#Basics:

### Lists :
- Data structure used to store collections of data, including numeric, categorical, or mixed types
- Storing small datasets or feature names

#### Lists for Multi-dimension data :
- Nested lists can represent multi-dimensional data, where each level corresponds to a dimension
- Accessing and modifying elements can be cumbersome

In [1]:
# Storing a row from a dataset:
row = [1,2,3,4,5,"One","Two","Three"] # Supports non-homogenous data

#Storing a dataset, dataset can have various type of non homogenous data types
dataset = [
    [1,2,3,4,5,6],
    ["One","Two","Three","Four","Five"],
    [1,2,3,4,"Five","Six","Seven"],
    [1.2,2.1,3.4,4.3,4.5,5.4,5.6,6.5]
]

# Accessing the stored values.
# The values stored in the lists can be accessed using the co-ordinate system similar to matrices.
print(row[3]) # Value: 4
print(dataset[1][3]) # Value: Four

4
Four


In [26]:
# 3D represnetation of data using a list
list_data = [
    [[1, 2], [3, 4], [5, 6]],
    [[7, 8], [9, 10], [11, 12]]
]

# Accessing data from the 3D list
print(list_data[0][2][1]) # Value: 6

#Modifying elements
list_data[0][2][1] = 10
print(list_data[0][2][1]) # Value: 10

6
10


In [27]:
# Calculating the dimensions of the defined array

samples = len(list_data)                  # Number of samples (outermost list)
features = len(list_data[0])              # Number of features (next level)
channels = len(list_data[0][0])           # Number of channels (innermost list)

print(f"Dimensions: {samples}x{features}x{channels}")

Dimensions: 2x3x2


### Pandas Dataframe :
- DataFrame is a 2D, labeled data structure similar to a spreadsheet, offering labeled axes (rows and columns).
- Loading, cleaning, and transforming datasets
- Handling mixed types (numeric + categorical)

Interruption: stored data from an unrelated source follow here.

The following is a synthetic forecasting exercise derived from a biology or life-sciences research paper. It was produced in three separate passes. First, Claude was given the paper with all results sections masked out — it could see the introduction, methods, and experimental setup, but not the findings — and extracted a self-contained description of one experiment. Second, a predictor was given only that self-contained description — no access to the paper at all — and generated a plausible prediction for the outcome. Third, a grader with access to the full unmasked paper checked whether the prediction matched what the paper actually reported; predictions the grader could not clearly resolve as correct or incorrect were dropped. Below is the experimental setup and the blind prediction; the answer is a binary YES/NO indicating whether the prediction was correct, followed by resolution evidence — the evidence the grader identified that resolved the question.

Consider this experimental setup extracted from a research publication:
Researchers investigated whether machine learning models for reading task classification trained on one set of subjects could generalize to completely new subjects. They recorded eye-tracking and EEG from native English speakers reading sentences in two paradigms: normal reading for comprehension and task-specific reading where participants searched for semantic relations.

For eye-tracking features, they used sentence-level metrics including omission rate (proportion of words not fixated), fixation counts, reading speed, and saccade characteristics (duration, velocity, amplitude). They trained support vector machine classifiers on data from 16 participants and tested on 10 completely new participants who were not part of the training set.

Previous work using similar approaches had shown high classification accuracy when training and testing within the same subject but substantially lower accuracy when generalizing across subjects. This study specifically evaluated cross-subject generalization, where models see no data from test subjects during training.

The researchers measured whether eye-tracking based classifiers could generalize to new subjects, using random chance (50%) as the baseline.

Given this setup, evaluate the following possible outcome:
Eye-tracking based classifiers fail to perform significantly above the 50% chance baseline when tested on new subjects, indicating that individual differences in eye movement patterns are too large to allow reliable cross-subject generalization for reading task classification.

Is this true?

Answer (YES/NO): NO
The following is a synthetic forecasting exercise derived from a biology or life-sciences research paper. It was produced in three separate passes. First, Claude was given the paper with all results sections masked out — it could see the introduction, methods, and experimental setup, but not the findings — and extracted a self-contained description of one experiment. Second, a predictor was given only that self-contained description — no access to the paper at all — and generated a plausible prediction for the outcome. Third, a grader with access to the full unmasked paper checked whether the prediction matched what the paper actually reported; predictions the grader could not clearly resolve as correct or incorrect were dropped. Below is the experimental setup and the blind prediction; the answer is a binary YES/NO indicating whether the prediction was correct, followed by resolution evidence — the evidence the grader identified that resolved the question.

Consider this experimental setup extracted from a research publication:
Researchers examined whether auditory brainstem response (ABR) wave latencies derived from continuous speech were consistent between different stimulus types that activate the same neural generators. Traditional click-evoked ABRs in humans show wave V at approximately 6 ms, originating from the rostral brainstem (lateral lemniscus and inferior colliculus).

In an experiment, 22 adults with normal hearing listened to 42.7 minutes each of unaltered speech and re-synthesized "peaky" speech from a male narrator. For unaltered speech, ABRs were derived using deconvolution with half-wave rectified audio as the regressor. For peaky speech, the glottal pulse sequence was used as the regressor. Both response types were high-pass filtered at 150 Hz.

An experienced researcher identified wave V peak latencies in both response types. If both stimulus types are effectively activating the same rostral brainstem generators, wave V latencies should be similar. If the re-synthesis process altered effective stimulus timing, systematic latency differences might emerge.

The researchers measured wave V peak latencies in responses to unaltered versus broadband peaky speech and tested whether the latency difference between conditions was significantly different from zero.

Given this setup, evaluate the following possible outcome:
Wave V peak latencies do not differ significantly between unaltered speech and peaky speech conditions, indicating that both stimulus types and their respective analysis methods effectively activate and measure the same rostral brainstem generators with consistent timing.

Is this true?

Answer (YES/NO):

#### Pandas Dataframe for Multi-dimension data :
- Pandas primarily handles 2D tabular data
- For higher dimensions, use MultiIndex or pivot tables to represent multi-dimensional relationships.

In [28]:
import pandas as pd

# Data is wrapped using the Dataframe method from pandas, dataframe wrapper is used to wrap the dictionary.
# Since the dictonary supports multiple data type, we can expect a key:value pair with non-homogenous data.
pd_data = pd.DataFrame({
    "sepal_length": [5.1, 7.0, 6.3],
    "sepal_width": [3.5, 3.2, 3.3],
    "petal_length": [1.4, 4.7, 6.0],
    "petal_width": [0.2, 1.4, 2.5],
    "class": ["setosa", "versicolor", "virginica"]
})

#Selecting data for features
#Here we use the values attribute to access the data within the key value pairs.
X = pd_data[["sepal_length", "sepal_width", "petal_length", "petal_width"]].values #Here [[]] are used since data is already is stored in a list
y = pd_data["class"].values

print(X)
print(y)

[[5.1 3.5 1.4 0.2]
 [7.  3.2 4.7 1.4]
 [6.3 3.3 6.  2.5]]
['setosa' 'versicolor' 'virginica']


In [29]:
import pandas as pd

# Here a multi-dimensional array is defined using different data values
# A dataframe can handle 2D arrays at best
pd_2D_data = [
    ["sample1", "sample1", "sample2", "sample2"],
    ["feature1", "feature2", "feature1", "feature2"]
]

# A wrapper method is used to convert the 2D array into a multi-index array
# A multi index array is a precusor of a dataframe
index = pd.MultiIndex.from_arrays(pd_2D_data, names=["Sample", "Feature"])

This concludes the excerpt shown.